Avatars beware: Private investigators scouring Second Life
By Eric Reuters
Be careful, that avatar on your sim could be a real-life private investigator, sent in to report on what you’re up to in your Second Life.
Last weekend, veteran private investigator Steven Rambam of detective firm Pallorium came to New York to give a talk about privacy and investigation techniques at the Hackers On Planet Earth conference. After Rambam told attendees how he tracked down one target inside Second Life, Reuters caught up with the private detective to find out what happened.
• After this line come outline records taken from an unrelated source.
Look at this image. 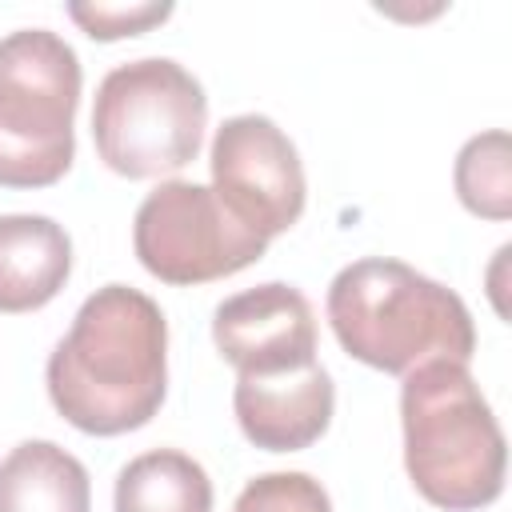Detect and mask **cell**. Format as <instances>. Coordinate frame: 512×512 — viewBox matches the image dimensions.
<instances>
[{
	"mask_svg": "<svg viewBox=\"0 0 512 512\" xmlns=\"http://www.w3.org/2000/svg\"><path fill=\"white\" fill-rule=\"evenodd\" d=\"M44 380L52 408L88 436L144 428L168 396V320L160 304L128 284L96 288L52 348Z\"/></svg>",
	"mask_w": 512,
	"mask_h": 512,
	"instance_id": "1",
	"label": "cell"
},
{
	"mask_svg": "<svg viewBox=\"0 0 512 512\" xmlns=\"http://www.w3.org/2000/svg\"><path fill=\"white\" fill-rule=\"evenodd\" d=\"M324 308L340 348L388 376H408L432 360L468 364L476 352L468 304L404 260L364 256L340 268Z\"/></svg>",
	"mask_w": 512,
	"mask_h": 512,
	"instance_id": "2",
	"label": "cell"
},
{
	"mask_svg": "<svg viewBox=\"0 0 512 512\" xmlns=\"http://www.w3.org/2000/svg\"><path fill=\"white\" fill-rule=\"evenodd\" d=\"M400 424L408 480L428 504L476 512L504 492L508 444L468 364L412 368L400 388Z\"/></svg>",
	"mask_w": 512,
	"mask_h": 512,
	"instance_id": "3",
	"label": "cell"
},
{
	"mask_svg": "<svg viewBox=\"0 0 512 512\" xmlns=\"http://www.w3.org/2000/svg\"><path fill=\"white\" fill-rule=\"evenodd\" d=\"M80 84V56L64 36H0V188H48L72 168Z\"/></svg>",
	"mask_w": 512,
	"mask_h": 512,
	"instance_id": "4",
	"label": "cell"
},
{
	"mask_svg": "<svg viewBox=\"0 0 512 512\" xmlns=\"http://www.w3.org/2000/svg\"><path fill=\"white\" fill-rule=\"evenodd\" d=\"M204 124L208 96L200 80L168 56L116 64L96 88V152L112 172L128 180H148L192 164L204 140Z\"/></svg>",
	"mask_w": 512,
	"mask_h": 512,
	"instance_id": "5",
	"label": "cell"
},
{
	"mask_svg": "<svg viewBox=\"0 0 512 512\" xmlns=\"http://www.w3.org/2000/svg\"><path fill=\"white\" fill-rule=\"evenodd\" d=\"M136 260L164 284H208L244 272L268 252V240L248 232L208 184L164 180L132 220Z\"/></svg>",
	"mask_w": 512,
	"mask_h": 512,
	"instance_id": "6",
	"label": "cell"
},
{
	"mask_svg": "<svg viewBox=\"0 0 512 512\" xmlns=\"http://www.w3.org/2000/svg\"><path fill=\"white\" fill-rule=\"evenodd\" d=\"M212 192L256 236L288 232L308 200V180L296 144L276 120L244 112L228 116L212 136Z\"/></svg>",
	"mask_w": 512,
	"mask_h": 512,
	"instance_id": "7",
	"label": "cell"
},
{
	"mask_svg": "<svg viewBox=\"0 0 512 512\" xmlns=\"http://www.w3.org/2000/svg\"><path fill=\"white\" fill-rule=\"evenodd\" d=\"M212 340L240 376H280L316 364V316L300 288L268 280L212 312Z\"/></svg>",
	"mask_w": 512,
	"mask_h": 512,
	"instance_id": "8",
	"label": "cell"
},
{
	"mask_svg": "<svg viewBox=\"0 0 512 512\" xmlns=\"http://www.w3.org/2000/svg\"><path fill=\"white\" fill-rule=\"evenodd\" d=\"M232 408L240 432L256 448L300 452L328 432L336 408V384L320 364L280 376H236Z\"/></svg>",
	"mask_w": 512,
	"mask_h": 512,
	"instance_id": "9",
	"label": "cell"
},
{
	"mask_svg": "<svg viewBox=\"0 0 512 512\" xmlns=\"http://www.w3.org/2000/svg\"><path fill=\"white\" fill-rule=\"evenodd\" d=\"M72 240L64 224L36 212L0 216V312H36L68 284Z\"/></svg>",
	"mask_w": 512,
	"mask_h": 512,
	"instance_id": "10",
	"label": "cell"
},
{
	"mask_svg": "<svg viewBox=\"0 0 512 512\" xmlns=\"http://www.w3.org/2000/svg\"><path fill=\"white\" fill-rule=\"evenodd\" d=\"M0 512H92L88 468L52 440H24L0 460Z\"/></svg>",
	"mask_w": 512,
	"mask_h": 512,
	"instance_id": "11",
	"label": "cell"
},
{
	"mask_svg": "<svg viewBox=\"0 0 512 512\" xmlns=\"http://www.w3.org/2000/svg\"><path fill=\"white\" fill-rule=\"evenodd\" d=\"M116 512H212V480L180 448H152L116 472Z\"/></svg>",
	"mask_w": 512,
	"mask_h": 512,
	"instance_id": "12",
	"label": "cell"
},
{
	"mask_svg": "<svg viewBox=\"0 0 512 512\" xmlns=\"http://www.w3.org/2000/svg\"><path fill=\"white\" fill-rule=\"evenodd\" d=\"M456 196L472 216L508 220L512 216V144L504 128L472 136L452 168Z\"/></svg>",
	"mask_w": 512,
	"mask_h": 512,
	"instance_id": "13",
	"label": "cell"
},
{
	"mask_svg": "<svg viewBox=\"0 0 512 512\" xmlns=\"http://www.w3.org/2000/svg\"><path fill=\"white\" fill-rule=\"evenodd\" d=\"M232 512H332V500L308 472H264L244 484Z\"/></svg>",
	"mask_w": 512,
	"mask_h": 512,
	"instance_id": "14",
	"label": "cell"
},
{
	"mask_svg": "<svg viewBox=\"0 0 512 512\" xmlns=\"http://www.w3.org/2000/svg\"><path fill=\"white\" fill-rule=\"evenodd\" d=\"M68 16L92 40H124L164 24L172 16V4H68Z\"/></svg>",
	"mask_w": 512,
	"mask_h": 512,
	"instance_id": "15",
	"label": "cell"
}]
</instances>
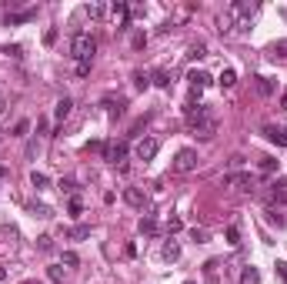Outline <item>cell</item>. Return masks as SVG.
Here are the masks:
<instances>
[{
  "instance_id": "6da1fadb",
  "label": "cell",
  "mask_w": 287,
  "mask_h": 284,
  "mask_svg": "<svg viewBox=\"0 0 287 284\" xmlns=\"http://www.w3.org/2000/svg\"><path fill=\"white\" fill-rule=\"evenodd\" d=\"M184 114H187V127L197 134L200 140H214V134H217V114L210 111V107H204V104H197V100H187V107H184Z\"/></svg>"
},
{
  "instance_id": "7a4b0ae2",
  "label": "cell",
  "mask_w": 287,
  "mask_h": 284,
  "mask_svg": "<svg viewBox=\"0 0 287 284\" xmlns=\"http://www.w3.org/2000/svg\"><path fill=\"white\" fill-rule=\"evenodd\" d=\"M97 54V41L90 37V33H74V41H70V57L77 60V64H84V60H94Z\"/></svg>"
},
{
  "instance_id": "3957f363",
  "label": "cell",
  "mask_w": 287,
  "mask_h": 284,
  "mask_svg": "<svg viewBox=\"0 0 287 284\" xmlns=\"http://www.w3.org/2000/svg\"><path fill=\"white\" fill-rule=\"evenodd\" d=\"M224 187H237V191H254L257 178L250 170H234V174H224Z\"/></svg>"
},
{
  "instance_id": "277c9868",
  "label": "cell",
  "mask_w": 287,
  "mask_h": 284,
  "mask_svg": "<svg viewBox=\"0 0 287 284\" xmlns=\"http://www.w3.org/2000/svg\"><path fill=\"white\" fill-rule=\"evenodd\" d=\"M197 151L194 147H184V151H177V157H174V174H191L194 167H197Z\"/></svg>"
},
{
  "instance_id": "5b68a950",
  "label": "cell",
  "mask_w": 287,
  "mask_h": 284,
  "mask_svg": "<svg viewBox=\"0 0 287 284\" xmlns=\"http://www.w3.org/2000/svg\"><path fill=\"white\" fill-rule=\"evenodd\" d=\"M157 151H160V140L157 137H140L137 140V147H134V154H137V161H154L157 157Z\"/></svg>"
},
{
  "instance_id": "8992f818",
  "label": "cell",
  "mask_w": 287,
  "mask_h": 284,
  "mask_svg": "<svg viewBox=\"0 0 287 284\" xmlns=\"http://www.w3.org/2000/svg\"><path fill=\"white\" fill-rule=\"evenodd\" d=\"M104 161H111V164H120L124 167V161H127V144L124 140H114V144H104Z\"/></svg>"
},
{
  "instance_id": "52a82bcc",
  "label": "cell",
  "mask_w": 287,
  "mask_h": 284,
  "mask_svg": "<svg viewBox=\"0 0 287 284\" xmlns=\"http://www.w3.org/2000/svg\"><path fill=\"white\" fill-rule=\"evenodd\" d=\"M124 201H127L130 207H137V211L147 207V194H144L140 187H127V191H124Z\"/></svg>"
},
{
  "instance_id": "ba28073f",
  "label": "cell",
  "mask_w": 287,
  "mask_h": 284,
  "mask_svg": "<svg viewBox=\"0 0 287 284\" xmlns=\"http://www.w3.org/2000/svg\"><path fill=\"white\" fill-rule=\"evenodd\" d=\"M264 137H267V140H274V144H280V147H287V124H284V127L264 124Z\"/></svg>"
},
{
  "instance_id": "9c48e42d",
  "label": "cell",
  "mask_w": 287,
  "mask_h": 284,
  "mask_svg": "<svg viewBox=\"0 0 287 284\" xmlns=\"http://www.w3.org/2000/svg\"><path fill=\"white\" fill-rule=\"evenodd\" d=\"M70 111H74V100H70V97H60V100L54 104V121L64 124L67 117H70Z\"/></svg>"
},
{
  "instance_id": "30bf717a",
  "label": "cell",
  "mask_w": 287,
  "mask_h": 284,
  "mask_svg": "<svg viewBox=\"0 0 287 284\" xmlns=\"http://www.w3.org/2000/svg\"><path fill=\"white\" fill-rule=\"evenodd\" d=\"M267 201H271V204H287V181H274Z\"/></svg>"
},
{
  "instance_id": "8fae6325",
  "label": "cell",
  "mask_w": 287,
  "mask_h": 284,
  "mask_svg": "<svg viewBox=\"0 0 287 284\" xmlns=\"http://www.w3.org/2000/svg\"><path fill=\"white\" fill-rule=\"evenodd\" d=\"M37 17V7H27V10H17V14H7V27H17V24H27Z\"/></svg>"
},
{
  "instance_id": "7c38bea8",
  "label": "cell",
  "mask_w": 287,
  "mask_h": 284,
  "mask_svg": "<svg viewBox=\"0 0 287 284\" xmlns=\"http://www.w3.org/2000/svg\"><path fill=\"white\" fill-rule=\"evenodd\" d=\"M254 90L261 94V97H271L274 90H277V84H274L271 77H254Z\"/></svg>"
},
{
  "instance_id": "4fadbf2b",
  "label": "cell",
  "mask_w": 287,
  "mask_h": 284,
  "mask_svg": "<svg viewBox=\"0 0 287 284\" xmlns=\"http://www.w3.org/2000/svg\"><path fill=\"white\" fill-rule=\"evenodd\" d=\"M187 81H191L194 90H204V87L210 84V74H207V70H191V74H187Z\"/></svg>"
},
{
  "instance_id": "5bb4252c",
  "label": "cell",
  "mask_w": 287,
  "mask_h": 284,
  "mask_svg": "<svg viewBox=\"0 0 287 284\" xmlns=\"http://www.w3.org/2000/svg\"><path fill=\"white\" fill-rule=\"evenodd\" d=\"M64 237H67V241H84V237H90V224H74V227H67Z\"/></svg>"
},
{
  "instance_id": "9a60e30c",
  "label": "cell",
  "mask_w": 287,
  "mask_h": 284,
  "mask_svg": "<svg viewBox=\"0 0 287 284\" xmlns=\"http://www.w3.org/2000/svg\"><path fill=\"white\" fill-rule=\"evenodd\" d=\"M114 20H117V27H120V30H127V20H130L127 4H114Z\"/></svg>"
},
{
  "instance_id": "2e32d148",
  "label": "cell",
  "mask_w": 287,
  "mask_h": 284,
  "mask_svg": "<svg viewBox=\"0 0 287 284\" xmlns=\"http://www.w3.org/2000/svg\"><path fill=\"white\" fill-rule=\"evenodd\" d=\"M151 84H157V87H164V90H167V87H170V70H164V67L151 70Z\"/></svg>"
},
{
  "instance_id": "e0dca14e",
  "label": "cell",
  "mask_w": 287,
  "mask_h": 284,
  "mask_svg": "<svg viewBox=\"0 0 287 284\" xmlns=\"http://www.w3.org/2000/svg\"><path fill=\"white\" fill-rule=\"evenodd\" d=\"M140 234H157V218H154V214H144L140 218Z\"/></svg>"
},
{
  "instance_id": "ac0fdd59",
  "label": "cell",
  "mask_w": 287,
  "mask_h": 284,
  "mask_svg": "<svg viewBox=\"0 0 287 284\" xmlns=\"http://www.w3.org/2000/svg\"><path fill=\"white\" fill-rule=\"evenodd\" d=\"M160 254H164V261H177V258H181V244H177V241H167Z\"/></svg>"
},
{
  "instance_id": "d6986e66",
  "label": "cell",
  "mask_w": 287,
  "mask_h": 284,
  "mask_svg": "<svg viewBox=\"0 0 287 284\" xmlns=\"http://www.w3.org/2000/svg\"><path fill=\"white\" fill-rule=\"evenodd\" d=\"M240 284H261V271L257 268H244L240 271Z\"/></svg>"
},
{
  "instance_id": "ffe728a7",
  "label": "cell",
  "mask_w": 287,
  "mask_h": 284,
  "mask_svg": "<svg viewBox=\"0 0 287 284\" xmlns=\"http://www.w3.org/2000/svg\"><path fill=\"white\" fill-rule=\"evenodd\" d=\"M30 184L37 187V191H44V187L50 184V178H47V174H44V170H33V174H30Z\"/></svg>"
},
{
  "instance_id": "44dd1931",
  "label": "cell",
  "mask_w": 287,
  "mask_h": 284,
  "mask_svg": "<svg viewBox=\"0 0 287 284\" xmlns=\"http://www.w3.org/2000/svg\"><path fill=\"white\" fill-rule=\"evenodd\" d=\"M124 107H127V100H124V97H120V100H107V114H111V117H120Z\"/></svg>"
},
{
  "instance_id": "7402d4cb",
  "label": "cell",
  "mask_w": 287,
  "mask_h": 284,
  "mask_svg": "<svg viewBox=\"0 0 287 284\" xmlns=\"http://www.w3.org/2000/svg\"><path fill=\"white\" fill-rule=\"evenodd\" d=\"M134 87H137V90H147V87H151V74L137 70V74H134Z\"/></svg>"
},
{
  "instance_id": "603a6c76",
  "label": "cell",
  "mask_w": 287,
  "mask_h": 284,
  "mask_svg": "<svg viewBox=\"0 0 287 284\" xmlns=\"http://www.w3.org/2000/svg\"><path fill=\"white\" fill-rule=\"evenodd\" d=\"M224 237H227V244H231V247H237V244H240V231H237V224L227 227V231H224Z\"/></svg>"
},
{
  "instance_id": "cb8c5ba5",
  "label": "cell",
  "mask_w": 287,
  "mask_h": 284,
  "mask_svg": "<svg viewBox=\"0 0 287 284\" xmlns=\"http://www.w3.org/2000/svg\"><path fill=\"white\" fill-rule=\"evenodd\" d=\"M204 277H207V284H217V261H207V264H204Z\"/></svg>"
},
{
  "instance_id": "d4e9b609",
  "label": "cell",
  "mask_w": 287,
  "mask_h": 284,
  "mask_svg": "<svg viewBox=\"0 0 287 284\" xmlns=\"http://www.w3.org/2000/svg\"><path fill=\"white\" fill-rule=\"evenodd\" d=\"M234 84H237V74H234L231 67H227V70L221 74V87H234Z\"/></svg>"
},
{
  "instance_id": "484cf974",
  "label": "cell",
  "mask_w": 287,
  "mask_h": 284,
  "mask_svg": "<svg viewBox=\"0 0 287 284\" xmlns=\"http://www.w3.org/2000/svg\"><path fill=\"white\" fill-rule=\"evenodd\" d=\"M30 211L37 214V218H50V214H54V211L47 207V204H40V201H33V204H30Z\"/></svg>"
},
{
  "instance_id": "4316f807",
  "label": "cell",
  "mask_w": 287,
  "mask_h": 284,
  "mask_svg": "<svg viewBox=\"0 0 287 284\" xmlns=\"http://www.w3.org/2000/svg\"><path fill=\"white\" fill-rule=\"evenodd\" d=\"M67 211H70V214H74V218H77V214H80V211H84V201H80V197H77V194H74V197H70V201H67Z\"/></svg>"
},
{
  "instance_id": "83f0119b",
  "label": "cell",
  "mask_w": 287,
  "mask_h": 284,
  "mask_svg": "<svg viewBox=\"0 0 287 284\" xmlns=\"http://www.w3.org/2000/svg\"><path fill=\"white\" fill-rule=\"evenodd\" d=\"M187 57H191V60H200V57H207V44H194Z\"/></svg>"
},
{
  "instance_id": "f1b7e54d",
  "label": "cell",
  "mask_w": 287,
  "mask_h": 284,
  "mask_svg": "<svg viewBox=\"0 0 287 284\" xmlns=\"http://www.w3.org/2000/svg\"><path fill=\"white\" fill-rule=\"evenodd\" d=\"M37 247H40V251H54V237H50V234H40L37 237Z\"/></svg>"
},
{
  "instance_id": "f546056e",
  "label": "cell",
  "mask_w": 287,
  "mask_h": 284,
  "mask_svg": "<svg viewBox=\"0 0 287 284\" xmlns=\"http://www.w3.org/2000/svg\"><path fill=\"white\" fill-rule=\"evenodd\" d=\"M207 231H204V227H191V241H197V244H204V241H207Z\"/></svg>"
},
{
  "instance_id": "4dcf8cb0",
  "label": "cell",
  "mask_w": 287,
  "mask_h": 284,
  "mask_svg": "<svg viewBox=\"0 0 287 284\" xmlns=\"http://www.w3.org/2000/svg\"><path fill=\"white\" fill-rule=\"evenodd\" d=\"M57 187H60L64 194H74V191H77V181H74V178H64V181H60Z\"/></svg>"
},
{
  "instance_id": "1f68e13d",
  "label": "cell",
  "mask_w": 287,
  "mask_h": 284,
  "mask_svg": "<svg viewBox=\"0 0 287 284\" xmlns=\"http://www.w3.org/2000/svg\"><path fill=\"white\" fill-rule=\"evenodd\" d=\"M84 14L97 20V17H104V7H100V4H87V7H84Z\"/></svg>"
},
{
  "instance_id": "d6a6232c",
  "label": "cell",
  "mask_w": 287,
  "mask_h": 284,
  "mask_svg": "<svg viewBox=\"0 0 287 284\" xmlns=\"http://www.w3.org/2000/svg\"><path fill=\"white\" fill-rule=\"evenodd\" d=\"M27 130H30V121H17V127H14V137H27Z\"/></svg>"
},
{
  "instance_id": "836d02e7",
  "label": "cell",
  "mask_w": 287,
  "mask_h": 284,
  "mask_svg": "<svg viewBox=\"0 0 287 284\" xmlns=\"http://www.w3.org/2000/svg\"><path fill=\"white\" fill-rule=\"evenodd\" d=\"M261 170H264V174L277 170V161H274V157H261Z\"/></svg>"
},
{
  "instance_id": "e575fe53",
  "label": "cell",
  "mask_w": 287,
  "mask_h": 284,
  "mask_svg": "<svg viewBox=\"0 0 287 284\" xmlns=\"http://www.w3.org/2000/svg\"><path fill=\"white\" fill-rule=\"evenodd\" d=\"M271 57H287V41H277L271 47Z\"/></svg>"
},
{
  "instance_id": "d590c367",
  "label": "cell",
  "mask_w": 287,
  "mask_h": 284,
  "mask_svg": "<svg viewBox=\"0 0 287 284\" xmlns=\"http://www.w3.org/2000/svg\"><path fill=\"white\" fill-rule=\"evenodd\" d=\"M181 227H184V221H181V218H170V221H167V234H177Z\"/></svg>"
},
{
  "instance_id": "8d00e7d4",
  "label": "cell",
  "mask_w": 287,
  "mask_h": 284,
  "mask_svg": "<svg viewBox=\"0 0 287 284\" xmlns=\"http://www.w3.org/2000/svg\"><path fill=\"white\" fill-rule=\"evenodd\" d=\"M74 74H77V77H87V74H90V60H84V64H77V67H74Z\"/></svg>"
},
{
  "instance_id": "74e56055",
  "label": "cell",
  "mask_w": 287,
  "mask_h": 284,
  "mask_svg": "<svg viewBox=\"0 0 287 284\" xmlns=\"http://www.w3.org/2000/svg\"><path fill=\"white\" fill-rule=\"evenodd\" d=\"M60 261H64L67 268H77V254H74V251H64V258H60Z\"/></svg>"
},
{
  "instance_id": "f35d334b",
  "label": "cell",
  "mask_w": 287,
  "mask_h": 284,
  "mask_svg": "<svg viewBox=\"0 0 287 284\" xmlns=\"http://www.w3.org/2000/svg\"><path fill=\"white\" fill-rule=\"evenodd\" d=\"M274 268H277V277H280V281L287 284V261H277V264H274Z\"/></svg>"
},
{
  "instance_id": "ab89813d",
  "label": "cell",
  "mask_w": 287,
  "mask_h": 284,
  "mask_svg": "<svg viewBox=\"0 0 287 284\" xmlns=\"http://www.w3.org/2000/svg\"><path fill=\"white\" fill-rule=\"evenodd\" d=\"M44 44H47V47H50V44H57V27H50V30L44 33Z\"/></svg>"
},
{
  "instance_id": "60d3db41",
  "label": "cell",
  "mask_w": 287,
  "mask_h": 284,
  "mask_svg": "<svg viewBox=\"0 0 287 284\" xmlns=\"http://www.w3.org/2000/svg\"><path fill=\"white\" fill-rule=\"evenodd\" d=\"M144 44H147V37H144V33H134V47H137V50H140V47H144Z\"/></svg>"
},
{
  "instance_id": "b9f144b4",
  "label": "cell",
  "mask_w": 287,
  "mask_h": 284,
  "mask_svg": "<svg viewBox=\"0 0 287 284\" xmlns=\"http://www.w3.org/2000/svg\"><path fill=\"white\" fill-rule=\"evenodd\" d=\"M7 111V97H4V94H0V114Z\"/></svg>"
},
{
  "instance_id": "7bdbcfd3",
  "label": "cell",
  "mask_w": 287,
  "mask_h": 284,
  "mask_svg": "<svg viewBox=\"0 0 287 284\" xmlns=\"http://www.w3.org/2000/svg\"><path fill=\"white\" fill-rule=\"evenodd\" d=\"M280 107H284V111H287V90H284V94H280Z\"/></svg>"
},
{
  "instance_id": "ee69618b",
  "label": "cell",
  "mask_w": 287,
  "mask_h": 284,
  "mask_svg": "<svg viewBox=\"0 0 287 284\" xmlns=\"http://www.w3.org/2000/svg\"><path fill=\"white\" fill-rule=\"evenodd\" d=\"M0 178H7V167H4V164H0Z\"/></svg>"
},
{
  "instance_id": "f6af8a7d",
  "label": "cell",
  "mask_w": 287,
  "mask_h": 284,
  "mask_svg": "<svg viewBox=\"0 0 287 284\" xmlns=\"http://www.w3.org/2000/svg\"><path fill=\"white\" fill-rule=\"evenodd\" d=\"M20 284H40V281H33V277H30V281H20Z\"/></svg>"
},
{
  "instance_id": "bcb514c9",
  "label": "cell",
  "mask_w": 287,
  "mask_h": 284,
  "mask_svg": "<svg viewBox=\"0 0 287 284\" xmlns=\"http://www.w3.org/2000/svg\"><path fill=\"white\" fill-rule=\"evenodd\" d=\"M0 140H4V134H0Z\"/></svg>"
}]
</instances>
Rambam’s client told him this story: Twenty years ago as a child, he had been molested by one of his grade school teachers, a trauma he never fully recovered from. “The client believes/d that pedophiles don’t ‘retire’ — I absolutely agree — and he wanted to prevent the target from molesting anyone else,” Rambam said in an email. “We were retained to investigate, gather evidence, and if evidence was found then convince the target to retire from teaching.”
So Rambam started looking into his target — now an assistant principal — and discovered the man was a Second Life user. Pallorium investigators logged into Second Life and tracked down the man’s avatar, only to discover his Second Life identity was a leather-clad dominatrix.
Not that there’s anything wrong with that. “The avatar by itself would not have been conclusive evidence of anything,” Rambam said. “The most significant evidence that we gathered was collected old-school: we identified other possible victims, interviewed them, and one person told a story very similar to what we’d heard from our client.”
But Second Life users should be aware, Rambam noted, that investigators are increasingly well-versed at using the virtual world.
Rambam caught a lucky break in tracking down the man. When Kevin Alderman hired private investigators to track the real-life identity of avatar Volkov Catteneo, Alderman had to work from IP addresses. Without giving away the tricks of his trade, Rambam said he came across his target’s avatar name “during a very preliminary phase of our investigation.”